[[ Text for analysis, beginning ]]

Anna Wintour and Marc Jacobs together at the premier of Hamilton in 2015

Photo: Bruce Glikas/FilmMagic/Getty Images

Though Jacobs helmed the edition, Anna Wintour, Vogue’s editor, shared with The New York Times that she championed the home’s inclusion in the glossy pages. “I kept saying, ‘Let’s do the house, let’s do the house,’” she recalled, later adding that the portrait “was amazing. It did make me think we could take more risks.”

In a behind-the-scenes video, Jacobs said that he didn’t want the feature to be about decoration, but rather his “comfort at home.” And though the fashion designer kept the majority of the residence private, the single image offers subtle clues about his reverence for the architect and period appreciation. The Japanese screen recalls Wright’s admiration for the handicraft of the country (Taliesin, Wright’s midwestern estate, is decorated with a number of Japanese prints); while the Alberto Giacometti lamp firmly roots the home in 20th-century minimalism and functionalism.

However, this doesn’t mean the couple didn’t also make it theirs. According to the Vogue essay, they expanded the kitchen to make it more user-friendly and added smart technology, like phone-controlled lights. The basement, which Jacobs describes as “slightly over the top” perhaps exemplifies the couple’s vibrant interests and personalities best. The “lower level,” as Wright called it, is “now a full-time laundromat, infrared spa, part-time pharmacy, hair salon equipped with a barber chair and rinse sink, nail salon (for my current fixation), gift-​wrapping station, office supply center, and the room with the only properly proportioned wooden closets in the entire house for a fashion-obsessed couple.”

Though Jacobs said that the home isn’t done yet, it has been a source of peace for the designer since moving in. “Nothing could take away from my new early mornings with the most beautiful, enigmatic sunrises and a stillness I had never experienced in my life,” he wrote.

[[ Text for analysis, end ]]
[[ Provided data, beginning ]]

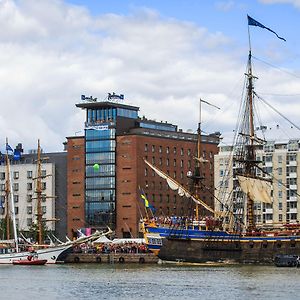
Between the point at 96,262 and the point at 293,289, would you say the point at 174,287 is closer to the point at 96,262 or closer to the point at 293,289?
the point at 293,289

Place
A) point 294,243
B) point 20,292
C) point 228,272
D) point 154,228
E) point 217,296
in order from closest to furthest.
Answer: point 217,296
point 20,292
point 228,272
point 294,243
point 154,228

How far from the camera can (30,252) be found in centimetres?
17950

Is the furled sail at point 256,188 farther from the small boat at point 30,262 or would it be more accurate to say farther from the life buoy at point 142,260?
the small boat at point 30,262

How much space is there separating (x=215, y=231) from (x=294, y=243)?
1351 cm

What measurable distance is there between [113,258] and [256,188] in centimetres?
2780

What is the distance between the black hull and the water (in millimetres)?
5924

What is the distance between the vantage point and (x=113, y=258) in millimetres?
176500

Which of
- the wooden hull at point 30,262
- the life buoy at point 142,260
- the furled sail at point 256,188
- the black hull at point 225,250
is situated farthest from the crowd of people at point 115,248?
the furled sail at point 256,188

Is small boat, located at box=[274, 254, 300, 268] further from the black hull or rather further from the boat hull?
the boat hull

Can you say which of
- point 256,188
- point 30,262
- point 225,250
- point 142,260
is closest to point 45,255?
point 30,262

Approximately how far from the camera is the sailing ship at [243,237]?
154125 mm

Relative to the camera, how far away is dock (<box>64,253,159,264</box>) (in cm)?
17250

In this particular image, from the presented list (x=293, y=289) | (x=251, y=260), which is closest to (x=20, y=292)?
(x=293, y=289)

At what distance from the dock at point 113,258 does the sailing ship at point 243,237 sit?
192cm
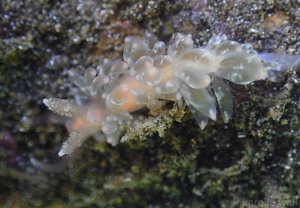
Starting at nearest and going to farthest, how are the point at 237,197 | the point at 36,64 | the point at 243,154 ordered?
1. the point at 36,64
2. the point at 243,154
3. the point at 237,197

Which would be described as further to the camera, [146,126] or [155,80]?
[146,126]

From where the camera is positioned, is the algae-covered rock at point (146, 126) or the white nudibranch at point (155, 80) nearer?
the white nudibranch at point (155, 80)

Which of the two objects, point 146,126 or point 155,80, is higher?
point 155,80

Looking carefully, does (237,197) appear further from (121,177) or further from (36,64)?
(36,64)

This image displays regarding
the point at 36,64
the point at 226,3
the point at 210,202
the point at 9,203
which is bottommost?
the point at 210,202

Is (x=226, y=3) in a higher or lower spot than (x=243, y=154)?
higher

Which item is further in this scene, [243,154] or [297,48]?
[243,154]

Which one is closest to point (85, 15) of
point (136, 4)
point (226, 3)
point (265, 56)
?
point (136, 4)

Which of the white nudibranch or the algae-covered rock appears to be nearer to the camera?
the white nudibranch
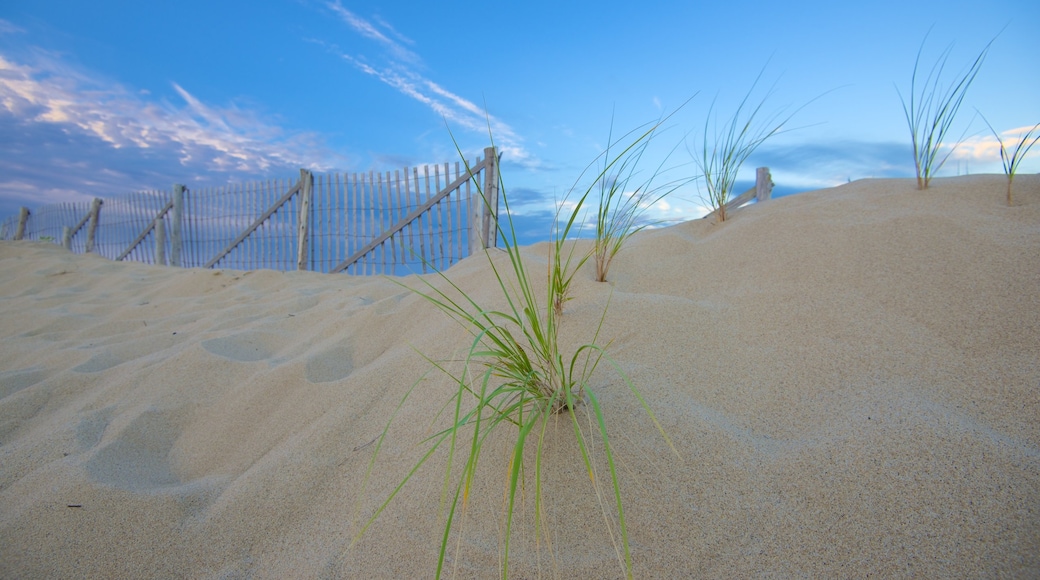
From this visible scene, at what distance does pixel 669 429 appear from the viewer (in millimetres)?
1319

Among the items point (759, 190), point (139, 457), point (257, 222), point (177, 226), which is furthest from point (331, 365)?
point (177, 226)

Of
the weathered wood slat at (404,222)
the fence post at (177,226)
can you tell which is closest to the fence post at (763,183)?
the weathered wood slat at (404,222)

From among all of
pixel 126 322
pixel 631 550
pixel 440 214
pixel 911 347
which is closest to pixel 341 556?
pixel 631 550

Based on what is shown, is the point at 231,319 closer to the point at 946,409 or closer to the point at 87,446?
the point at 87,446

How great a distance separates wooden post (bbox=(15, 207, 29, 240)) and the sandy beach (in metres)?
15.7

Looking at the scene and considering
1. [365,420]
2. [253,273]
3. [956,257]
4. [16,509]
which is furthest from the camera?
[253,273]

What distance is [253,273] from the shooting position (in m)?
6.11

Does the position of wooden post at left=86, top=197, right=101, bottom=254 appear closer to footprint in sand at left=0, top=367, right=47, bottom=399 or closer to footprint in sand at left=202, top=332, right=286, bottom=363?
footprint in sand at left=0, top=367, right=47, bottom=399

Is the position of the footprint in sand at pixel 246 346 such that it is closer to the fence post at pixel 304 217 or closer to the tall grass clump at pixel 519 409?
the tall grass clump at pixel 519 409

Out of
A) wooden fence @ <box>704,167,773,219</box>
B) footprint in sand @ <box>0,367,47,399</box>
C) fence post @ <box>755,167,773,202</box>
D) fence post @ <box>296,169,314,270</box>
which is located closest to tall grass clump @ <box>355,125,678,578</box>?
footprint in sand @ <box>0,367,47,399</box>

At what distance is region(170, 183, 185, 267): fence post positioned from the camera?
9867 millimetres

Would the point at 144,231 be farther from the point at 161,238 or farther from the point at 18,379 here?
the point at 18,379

[[ Provided data, end ]]

### Task description
Transcribe, word for word, everything in the passage on Marc Jacobs's house from "In a behind-the-scenes" down to "minimalism and functionalism.".

### Task solution
In a behind-the-scenes video, Jacobs said that he didn’t want the feature to be about decoration, but rather his “comfort at home.” And though the fashion designer kept the majority of the residence private, the single image offers subtle clues about his reverence for the architect and period appreciation. The Japanese screen recalls Wright’s admiration for the handicraft of the country (Taliesin, Wright’s midwestern estate, is decorated with a number of Japanese prints); while the Alberto Giacometti lamp firmly roots the home in 20th-century minimalism and functionalism.